Wednesday, December 24, 2014

The defense of unclean hands defeats a motion for a preliminary injunction under Law 75 and force majeure does not apply to excuse the dealer’s anticipatory breach of contract


In Next Step v. Bromedicon,2014 TSPR 30, 190 D.P.R.__, the Supreme Court of Puerto Rico ratified the norm that equitable defenses, such as estoppel, laches, and unclean hands (“actos propios y manos sucias”), are affirmative defenses to a motion for a preliminary injunction under Law 75.

The case of Automatic Teller Machine Group Corp. v. Qualtex Corporation, 2014 WL 5024070 (TCA Aug. 29, 2014), cert. denied, (P.R. 2015),, aptly illustrates the application of the principle in Next Step and prior cases that a party who requests equitable relief must come to the court with clean hands. There, ATM Group, a Puerto Rico corporation dedicated to selling, leasing, and servicing ATM cash machines, sued Qualtex, a stateside corporation that provides electronic data processing services to the ATM machines and their customers and end-users. The parties signed a Distributor and Service Agreement in which, in relevant part, ATM Group was bound to use Qualtex’s data processing services exclusively during the duration of the agreement.
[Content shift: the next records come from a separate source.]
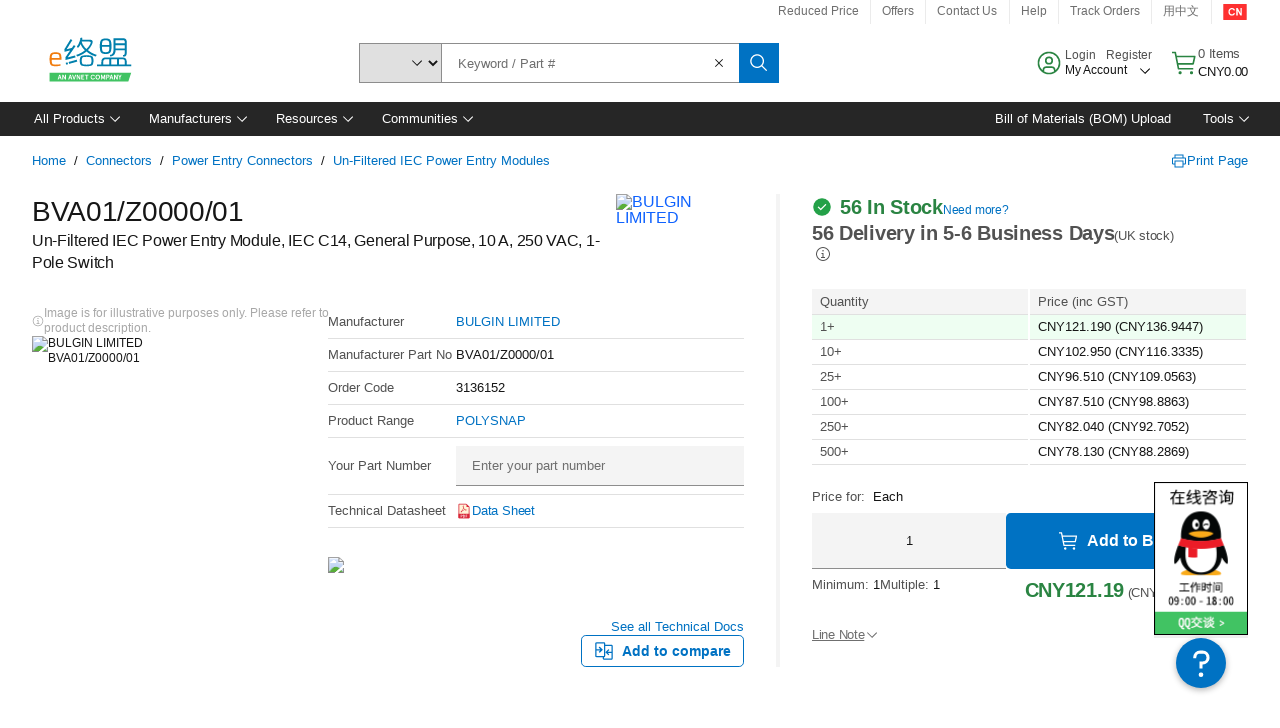

--- FILE ---
content_type: application/x-javascript;charset=utf-8
request_url: https://smetrics.element14.com/id?d_visid_ver=5.5.0&d_fieldgroup=A&mcorgid=106315F354E6D5430A4C98A4%40AdobeOrg&mid=54679457911740536968007417705321922629&ts=1768996497664
body_size: -40
content:
{"mid":"54679457911740536968007417705321922629"}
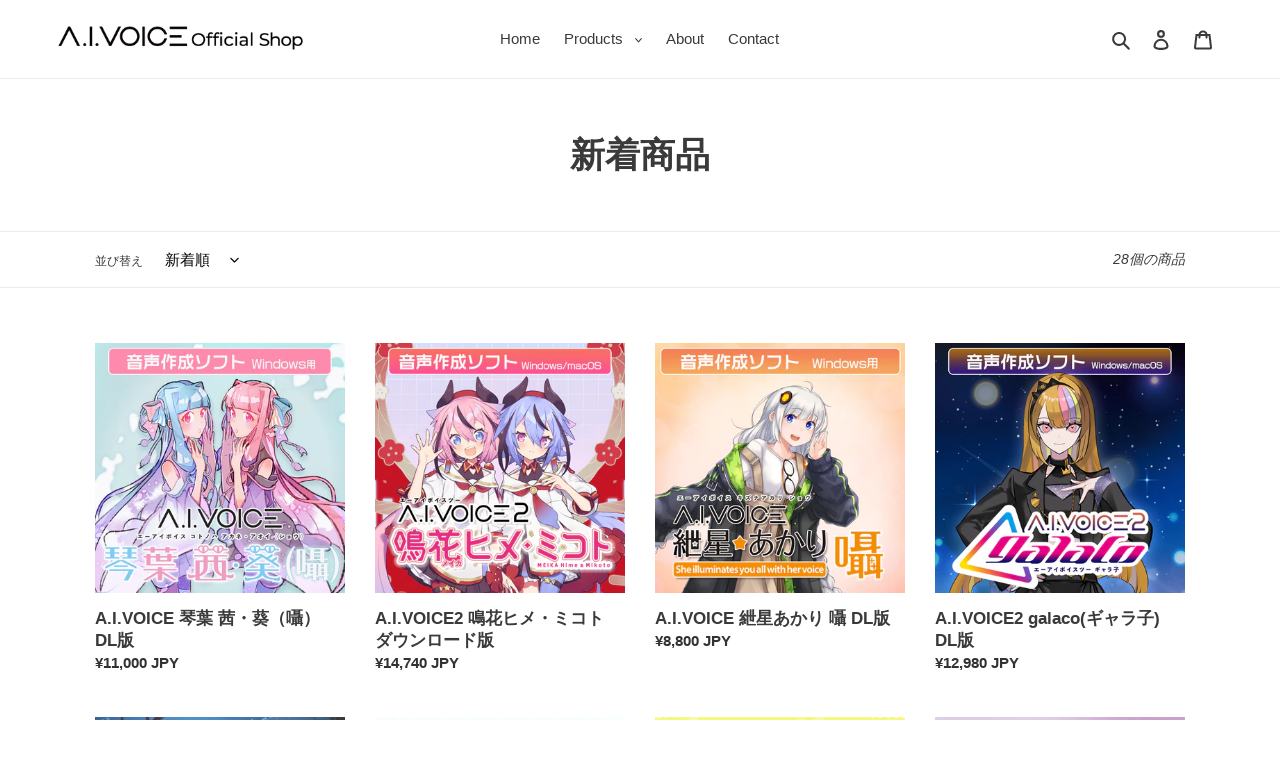

--- FILE ---
content_type: text/plain
request_url: https://www.google-analytics.com/j/collect?v=1&_v=j102&a=939751584&t=pageview&_s=1&dl=https%3A%2F%2Fshop.aivoice.jp%2Fcollections%2Fnew&ul=en-us%40posix&dt=%E6%96%B0%E7%9D%80%E5%95%86%E5%93%81%20%E2%80%93%20%E3%80%8CA.I.VOICE%E3%80%8D%20Official%20Shop&sr=1280x720&vp=1280x720&_u=YEBAAEABAAAAACAAI~&jid=1980014509&gjid=111656337&cid=1959560037.1769262818&tid=UA-4737328-6&_gid=484648121.1769262818&_r=1&_slc=1&gtm=45He61m0n81W44QWJCv838798115za200zd838798115&gcd=13l3l3l3l1l1&dma=0&tag_exp=102015666~103116026~103200004~104527907~104528501~104684208~104684211~105391253~115938465~115938468~116682876~117041587~117042505&z=1731885873
body_size: -450
content:
2,cG-QJRBCTSPQN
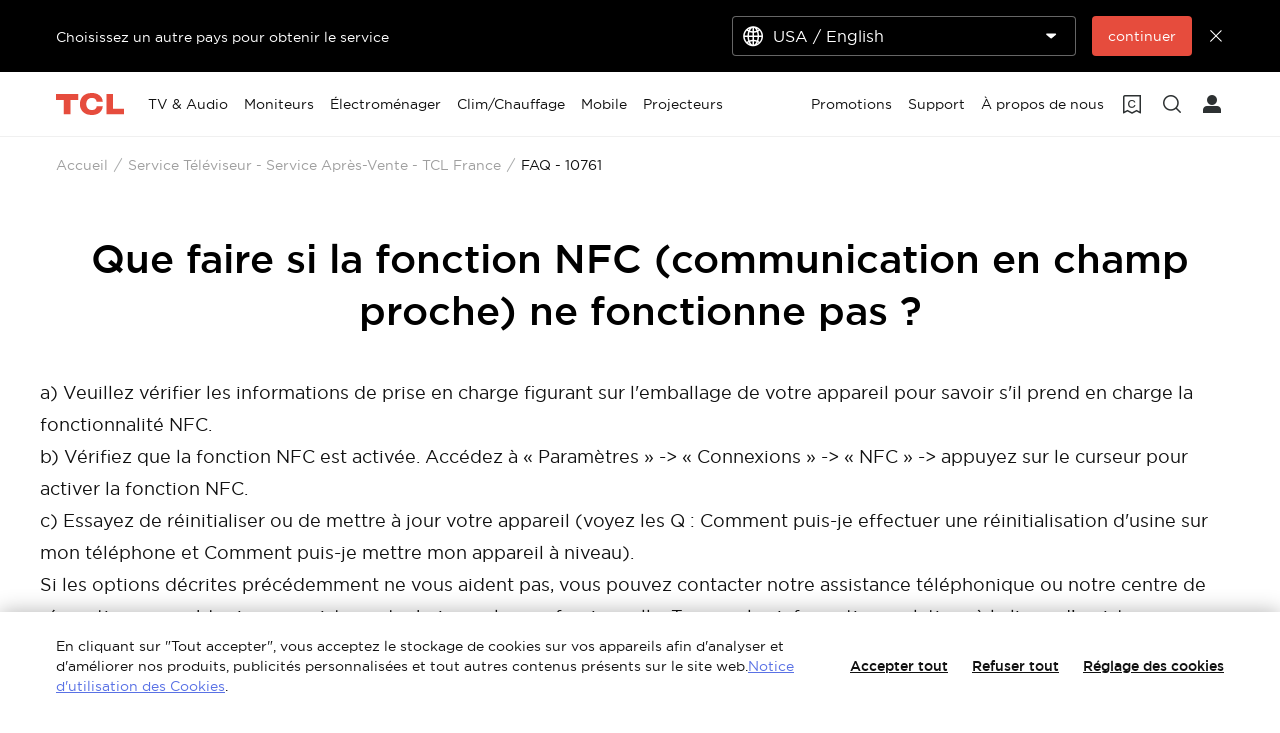

--- FILE ---
content_type: application/javascript;charset=utf-8
request_url: https://www.tcl.com/content/brandsite/fr/fr/support-tv/faq/jcr:content.vendorlibs.json
body_size: 663
content:
var gdpr = {"headerScripts":[{"script":"\u003c!-- Google Tag Manager --\u003e\r\n\u003cscript\u003e(function(w,d,s,l,i){w[l]\u003dw[l]||[];w[l].push({\u0027gtm.start\u0027:\r\nnew Date().getTime(),event:\u0027gtm.js\u0027});var f\u003dd.getElementsByTagName(s)[0],\r\nj\u003dd.createElement(s),dl\u003dl!\u003d\u0027dataLayer\u0027?\u0027\u0026l\u003d\u0027+l:\u0027\u0027;j.async\u003dtrue;j.src\u003d\r\n\u0027https://www.googletagmanager.com/gtm.js?id\u003d\u0027+i+dl;f.parentNode.insertBefore(j,f);\r\n})(window,document,\u0027script\u0027,\u0027dataLayer\u0027,\u0027GTM-5LGJBWB\u0027);\u003c/script\u003e\r\n\u003c!-- End Google Tag Manager --\u003e","categoryTags":["performance","advertiszing"]},{"script":"\u003c!-- Eagle BI SDK --\u003e\r\n\u003cscript src\u003d\"/etc.clientlibs/brandsite/clientlibs/plugins/eagle-bi.js\"\u003e\u003c/script\u003e\r\n\u003c!-- Eagle BI Tracking --\u003e\r\n\u003cscript\u003e\r\n  SDK.init(\"Bd34Ld-XRSWZJYZdEa1eug\",\"FR\",1); // 生产环境project id\r\n  var visit_time \u003d new Date().getTime();\r\n  function getSensors(cb) {\r\n    if(window.sensors) {\r\n      cb \u0026\u0026 cb(window.sensors);\r\n      return;\r\n    }\r\n    setTimeout(function() {\r\n      getSensors(cb);\r\n    }, 500);\r\n  }\r\n  function getPageView() {\r\n    var referrer \u003d document.referrer;\r\n    var referrer_host_array \u003d document.referrer.split(\u0027/\u0027)\r\n    var referrer_host \u003d referrer_host_array.length \u003e 1 ? referrer_host_array[2] : \u0027\u0027;\r\n    var title \u003d document.title;\r\n    var url_host \u003d document.location.host;\r\n    var url_path \u003d document.location.toString();\r\n    var pageview \u003d {\r\n      \u0027referrer\u0027: referrer,\r\n      \u0027referrer_host\u0027: referrer_host,\r\n      \u0027title\u0027: title,\r\n      \u0027url_host\u0027: url_host,\r\n      \u0027url_path\u0027: url_path\r\n    }\r\n    sensors.track(\u0027pageview\u0027, pageview);\r\n  }\r\n  getSensors(function() {\r\n    visit_time \u003d new Date().getTime();\r\n    getPageView();\r\n  });\r\n\u003c/script\u003e","categoryTags":["performance"]},{"script":"\u003c!-- Google Tag Manager --\u003e\r\n\u003cscript\u003e(function(w,d,s,l,i){w[l]\u003dw[l]||[];w[l].push({\u0027gtm.start\u0027:\r\nnew Date().getTime(),event:\u0027gtm.js\u0027});var f\u003dd.getElementsByTagName(s)[0],\r\nj\u003dd.createElement(s),dl\u003dl!\u003d\u0027dataLayer\u0027?\u0027\u0026l\u003d\u0027+l:\u0027\u0027;j.async\u003dtrue;j.src\u003d\r\n\u0027https://www.googletagmanager.com/gtm.js?id\u003d\u0027+i+dl;f.parentNode.insertBefore(j,f);\r\n})(window,document,\u0027script\u0027,\u0027dataLayer\u0027,\u0027GTM-PRW63CG\u0027);\u003c/script\u003e\r\n\u003c!-- End Google Tag Manager --\u003e","categoryTags":["performance","advertiszing"]},{"script":"\u003c!-- Google Tag Manager --\u003e\r\n\u003cscript\u003e(function(w,d,s,l,i){w[l]\u003dw[l]||[];w[l].push({\u0027gtm.start\u0027:\r\nnew Date().getTime(),event:\u0027gtm.js\u0027});var f\u003dd.getElementsByTagName(s)[0],\r\nj\u003dd.createElement(s),dl\u003dl!\u003d\u0027dataLayer\u0027?\u0027\u0026l\u003d\u0027+l:\u0027\u0027;j.async\u003dtrue;j.src\u003d\r\n\u0027https://www.googletagmanager.com/gtm.js?id\u003d\u0027+i+dl;f.parentNode.insertBefore(j,f);\r\n})(window,document,\u0027script\u0027,\u0027dataLayer\u0027,\u0027GTM-PRW63CG\u0027);\u003c/script\u003e\r\n\u003c!-- End Google Tag Manager --\u003e","categoryTags":["strictlyNecessary"]}],"bodyScripts":[{"script":"\u003c!-- Google Tag Manager (noscript) --\u003e\r\n\u003cnoscript\u003e\u003ciframe src\u003d\"https://www.googletagmanager.com/ns.html?id\u003dGTM-5LGJBWB\"\r\nheight\u003d\"0\" width\u003d\"0\" style\u003d\"display:none;visibility:hidden\"\u003e\u003c/iframe\u003e\u003c/noscript\u003e\r\n\u003c!-- End Google Tag Manager (noscript) --\u003e","categoryTags":["performance","advertiszing"]},{"script":null,"categoryTags":["performance"]},{"script":"\u003c!-- Google Tag Manager (noscript) --\u003e\r\n\u003cnoscript\u003e\u003ciframe src\u003d\"https://www.googletagmanager.com/ns.html?id\u003dGTM-PRW63CG\"\r\nheight\u003d\"0\" width\u003d\"0\" style\u003d\"display:none;visibility:hidden\"\u003e\u003c/iframe\u003e\u003c/noscript\u003e\r\n\u003c!-- End Google Tag Manager (noscript) --\u003e","categoryTags":["performance","advertiszing"]},{"script":"\u003c!-- Google Tag Manager (noscript) --\u003e\r\n\u003cnoscript\u003e\u003ciframe src\u003d\"https://www.googletagmanager.com/ns.html?id\u003dGTM-PRW63CG\"\r\nheight\u003d\"0\" width\u003d\"0\" style\u003d\"display:none;visibility:hidden\"\u003e\u003c/iframe\u003e\u003c/noscript\u003e\r\n\u003c!-- End Google Tag Manager (noscript) --\u003e","categoryTags":["strictlyNecessary"]}],"enable":true,"siteCode":"FR","langCode":"fr","eventTrack":true,"scrollTrack":false}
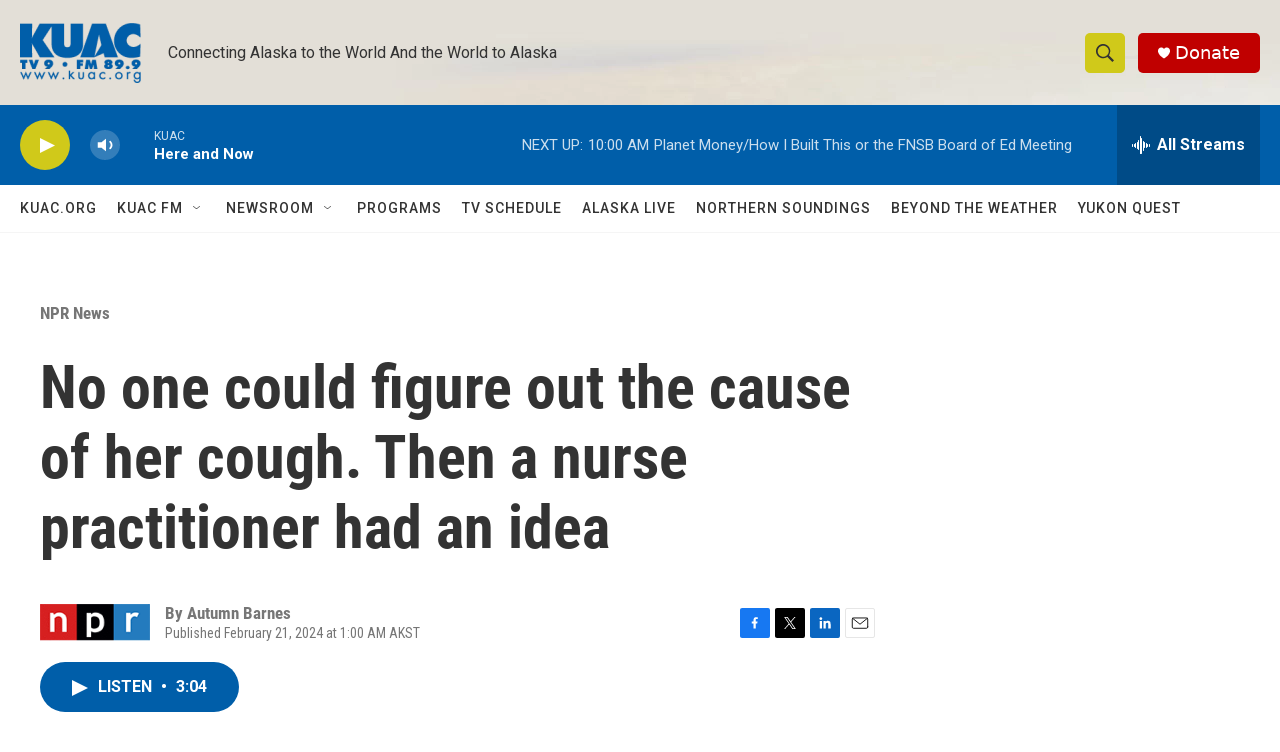

--- FILE ---
content_type: text/html; charset=utf-8
request_url: https://www.google.com/recaptcha/api2/aframe
body_size: 265
content:
<!DOCTYPE HTML><html><head><meta http-equiv="content-type" content="text/html; charset=UTF-8"></head><body><script nonce="sym6pslaGV-p080OaOYqYw">/** Anti-fraud and anti-abuse applications only. See google.com/recaptcha */ try{var clients={'sodar':'https://pagead2.googlesyndication.com/pagead/sodar?'};window.addEventListener("message",function(a){try{if(a.source===window.parent){var b=JSON.parse(a.data);var c=clients[b['id']];if(c){var d=document.createElement('img');d.src=c+b['params']+'&rc='+(localStorage.getItem("rc::a")?sessionStorage.getItem("rc::b"):"");window.document.body.appendChild(d);sessionStorage.setItem("rc::e",parseInt(sessionStorage.getItem("rc::e")||0)+1);localStorage.setItem("rc::h",'1769104449124');}}}catch(b){}});window.parent.postMessage("_grecaptcha_ready", "*");}catch(b){}</script></body></html>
ATM Group sued Qualtex in local court under Law 75 for termination of the agreement and requested damages and injunctive relief. Plaintiff alleged that Qualtex terminated the agreement after plaintiff had “transferred” 131 ATM’s from Qualtex to National Link, a competitor of Qualtex that provides data processing services. ATM Group alleged that it was justified in breaching the exclusivity obligation in the distribution agreement because of alleged “force majeure” in which Cash Connect, a company that supplied cash to replenish the ATM machines, withdrew from the Puerto Rico market. This allegedly unforeseen market withdrawal had occurred at least 60 days before plaintiff unilaterally and without prior notice decided to convert the 131 machines to Qualtex’s competitor. Qualtex responded that the defense of unclean hands and exceptio non adimpleti contractus under Article 1077 of the Civil Code barred the request for a preliminary injunction because ATM Group repudiated the exclusivity provision and force majeure did not apply as plaintiff’s damages were of its own making.

After an evidentiary hearing, the trial court agreed with Qualtex and denied plaintiff’s motion for a preliminary injunction. The trial court held that plaintiff qualified prima facie as a Law 75 dealer, but that applying the factors in Next Step, the balance of the equities weighed against the granting of injunctive relief as plaintiff breached its contractual obligation before Qualtex terminated the agreement, the doctrine of unclean hands applied, and there was no force majeure.

The intermediate appellate court in a reasoned opinion denied certiorari, and plaintiff filed a cert. petition in the Supreme Court of Puerto Rico, which is pending to date.

Diana Pérez, CAB’s associate, and the undersigned as lead counsel, tried the case for Qualtex and are defending it in the appellate courts.